Cultivo Mandarina

Propagación cultivo de mandarina

La propagación es asexual y mediante injerto de escudete a yema. Si se precisa de re-injertado para cambiar de variedad, se puede hacer el injerto de chapa que también da muy buenos resultados. El estaquillado es posible en algunas variedades de algunas especies, mientras que todas las especies se pueden micropropagar, pero en ambos casos solamente se utilizarán como plantas madre para posteriores injertos.

Suelo cultivo de mandarina

Una vez seleccionado el lugar de siembra, se procede a hacer el trazo de la Plantación, colocando estacas en cada posición de acuerdo al distanciamiento de siembra y a la topografía del terreno. Si el terreno es inclinado el trazo se hará en curvas a nivel, si es plano puede usarse el diseño deseado (Cuadro, tresbolillo, etc.).

Siembra cultivo de mandarina

Se deben sembrar árboles injertados, libres de plagas y enfermedades, con buena unión del patrón y el injerto, de copa vigorosa, formada por 3-4 ramas bien distribuida y una buena formación del sistema radicular.

Fertilización cultivo de mandarina

Demandan mucho abono (macro y micro nutrientes), lo que supone gran parte de los costes y es una planta que frecuentemente sufre deficiencias, destacando la carencia de magnesio, que está muy relacionada con el exceso de potasio y calcio y que se soluciona con aplicaciones foliares. Otra carencia frecuente es la de zinc, que se soluciona aplicando sulfato de zinc al 1 %. El déficit en hierro está ligado a los suelos calizos, con aplicación de quelatos que suponen una solución escasa y un coste considerable.

Riego cultivo de mandarina

Especies que demandan grandes aportes de agua (9.000-12.000 m 3 /Ha).
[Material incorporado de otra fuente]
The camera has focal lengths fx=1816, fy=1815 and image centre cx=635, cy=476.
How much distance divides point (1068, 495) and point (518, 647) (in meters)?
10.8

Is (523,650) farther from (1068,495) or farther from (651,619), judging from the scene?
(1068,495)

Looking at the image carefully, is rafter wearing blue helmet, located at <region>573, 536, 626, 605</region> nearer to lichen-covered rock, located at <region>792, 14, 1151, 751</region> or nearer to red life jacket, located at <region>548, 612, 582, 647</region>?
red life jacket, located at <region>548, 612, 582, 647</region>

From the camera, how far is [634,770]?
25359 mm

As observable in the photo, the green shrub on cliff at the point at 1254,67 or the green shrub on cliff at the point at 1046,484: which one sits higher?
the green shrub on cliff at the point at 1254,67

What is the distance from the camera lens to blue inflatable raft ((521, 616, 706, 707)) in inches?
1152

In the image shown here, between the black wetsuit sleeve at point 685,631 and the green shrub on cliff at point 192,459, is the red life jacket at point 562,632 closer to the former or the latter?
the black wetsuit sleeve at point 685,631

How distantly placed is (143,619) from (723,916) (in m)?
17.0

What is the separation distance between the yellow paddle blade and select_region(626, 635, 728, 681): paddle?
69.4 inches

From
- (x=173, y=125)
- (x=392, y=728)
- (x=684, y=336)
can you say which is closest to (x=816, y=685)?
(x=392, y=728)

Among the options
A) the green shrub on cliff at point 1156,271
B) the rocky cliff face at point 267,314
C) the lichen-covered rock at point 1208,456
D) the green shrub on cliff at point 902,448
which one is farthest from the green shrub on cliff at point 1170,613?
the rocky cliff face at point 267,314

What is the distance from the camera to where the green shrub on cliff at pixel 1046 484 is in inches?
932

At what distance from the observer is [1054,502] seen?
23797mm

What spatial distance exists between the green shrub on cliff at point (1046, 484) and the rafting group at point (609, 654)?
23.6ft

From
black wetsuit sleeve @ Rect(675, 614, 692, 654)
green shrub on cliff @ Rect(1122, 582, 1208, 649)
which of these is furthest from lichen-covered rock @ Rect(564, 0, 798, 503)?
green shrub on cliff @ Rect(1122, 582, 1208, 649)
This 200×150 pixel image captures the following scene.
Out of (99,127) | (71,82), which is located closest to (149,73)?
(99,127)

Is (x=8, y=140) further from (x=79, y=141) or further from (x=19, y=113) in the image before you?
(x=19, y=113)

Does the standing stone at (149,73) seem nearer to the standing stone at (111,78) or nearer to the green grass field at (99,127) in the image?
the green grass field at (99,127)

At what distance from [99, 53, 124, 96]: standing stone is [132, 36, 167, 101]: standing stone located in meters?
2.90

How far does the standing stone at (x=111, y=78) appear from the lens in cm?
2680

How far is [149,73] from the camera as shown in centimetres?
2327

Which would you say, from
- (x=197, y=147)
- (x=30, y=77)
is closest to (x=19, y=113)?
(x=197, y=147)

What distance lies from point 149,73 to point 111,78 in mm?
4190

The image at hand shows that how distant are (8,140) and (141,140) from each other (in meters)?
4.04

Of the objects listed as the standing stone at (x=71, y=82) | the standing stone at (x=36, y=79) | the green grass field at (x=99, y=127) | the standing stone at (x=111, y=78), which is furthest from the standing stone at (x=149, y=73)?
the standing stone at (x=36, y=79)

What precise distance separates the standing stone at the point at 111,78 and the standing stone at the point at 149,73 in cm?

En parcelas pequeñas se aplicaba el riego por inundación, aunque hoy día la tendencia es a emplear el riego localizado y el riego por aspersión en grandes extensiones de zonas frías, ya que supone una protección contra las heladas. El limonero produce con menos dotaciones que el naranjo y el mandarino.

Poda cultivo de mandarina

La poda es más frecuente que en naranjo. Es una especie que puede ser muy productiva, por lo que es recuente la ruptura de ramas y suelen instalarse estructuras de soporte. Es necesaria una poda anual con objeto de eliminar las ramas muertas, débiles o enfermas y vigorizar el resto de la vegetación.